I’m sure I’ve mentioned Bobby’s somewhere in one of the threads. We are local and literally eat there three times a week. Of course, we always sit at the bar…


----------



## Jaydee51

Hi all! Do any recent visitors to Vero have a copy of the Recreation Activities flyer?


----------



## RSHEALAND

Sunrise 10-26-22


----------



## starfrenzy

Thank you @RSHEALAND, you brightened my inbox today! (no pun intended)


----------



## Budzooka

Heading there this weekend and can’t wait!


----------



## RSHEALAND

Dinner last night at Cafe Coconut Cove a authentic German restaurant about 25 minutes north of the resort on A1A. After a trip today down to Jupiter and the Busch Wildlife Sanctuary a stop at American Icon Brewery for a few beers and sandwiches

cafecoconutcove.com

americaniconbrewery.com

buschwildlife.org


----------



## jerseygal

Gorgeous pic!
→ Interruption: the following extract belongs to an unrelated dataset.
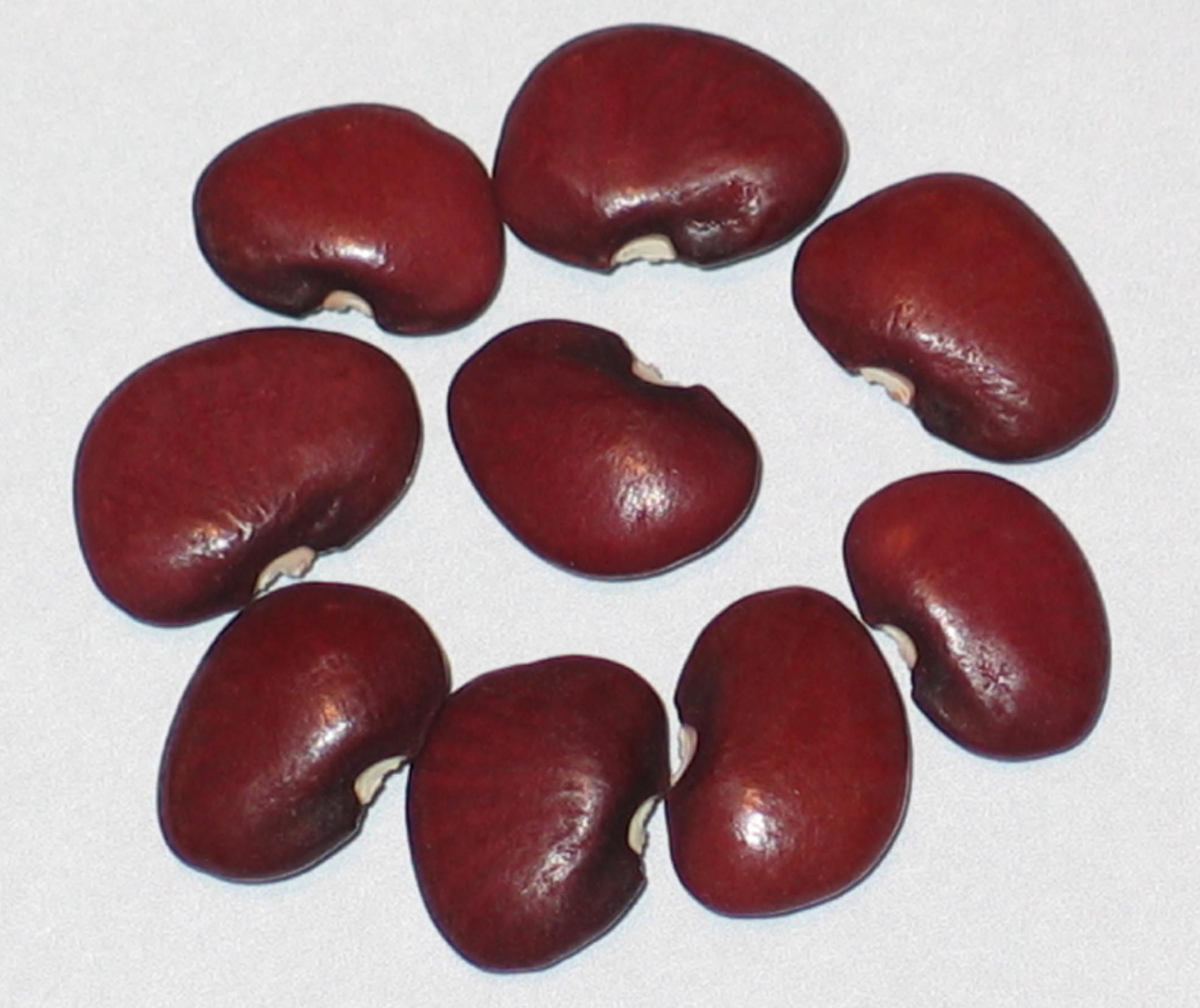 image of Red Lima beans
Can’t wait to go next week!


----------



## jerseygal

RSHEALAND said:


> View attachment 713893View attachment 713894View attachment 713895
> Sunrise 10-26-22


Can never get enough of the gorgeous beach pics


----------



## Budzooka

Here now and it is amazing as always. This may be my favorite vacation spot of anywhere we have been over the years. Love the vibe of the resort, how friendly everyone is, cleanliness, and how close we are to the beach access.  I was pleasantly surprised to see how they moved the reserved chairs up higher to avoid the late afternoon high tide and closer proximity to the entrance. 

My only complaint is about the seaweed, but don’t know what they can do about it. 

We own at Poly, Aulani, and are planning to purchase at DLH once available. But we have visited Vero more times than anywhere else and absolutely love it. Have thought about purchasing here, but 2042 with high dues has stopped me so far. Very tempted though….


----------



## Nabas

Outside at the Green Cabin Room:


----------



## jerseygal

@Budzooka ..thanks for review..
Sargussum(Seaweed again)?


----------



## dwonderz

Does anyone happen to know the current rental costs for chairs/umbrellas? We're trying to decide if it makes sense to buy chairs/umbrella for our trip at a local store or just rent them. TIA!!


----------



## Budzooka

dwonderz said:


> Does anyone happen to know the current rental costs for chairs/umbrellas? We're trying to decide if it makes sense to buy chairs/umbrella for our trip at a local store or just rent them. TIA!!


$26.75 including tax for two chairs and umbrella one day rental DVC member. Well worth it!


----------



## jerseygal

Problem is very hard reserving for the day after or even 2nd day after arrival. Since the hurricane limited the area that the beach chair sets can be set up, I was told they can’t set up as many chair sets as past years. Only alternative is to try to get one the morning that you want it for, they open at 9, people start lining up at 830


----------



## Budzooka

jerseygal said:


> Problem is very hard reserving for the day after or even 2nd day after arrival. Since the hurricane limited the area that the beach chair sets can be set up, I was told they can’t set up as many chair sets as past years. Only alternative is to try to get one the morning that you want it for, they open at 9, people start lining up at 830


Granted, it’s late October, but no problems on Sun, Oct 30. Went down there at 10am and got one and several more unused.


----------



## jerseygal

Less seaweed than I thought..not very crowded..They  did a fabulous job of Halloween..they had a Haunted House, had a Family Costume Contest and had Trick or Treating…very well done!


----------



## Budzooka

jerseygal said:


> Less seaweed than I thought..not very crowded..They  did a fabulous job of Halloween..they had a Haunted House, had a Family Costume Contest and had Trick or Treating…very well done!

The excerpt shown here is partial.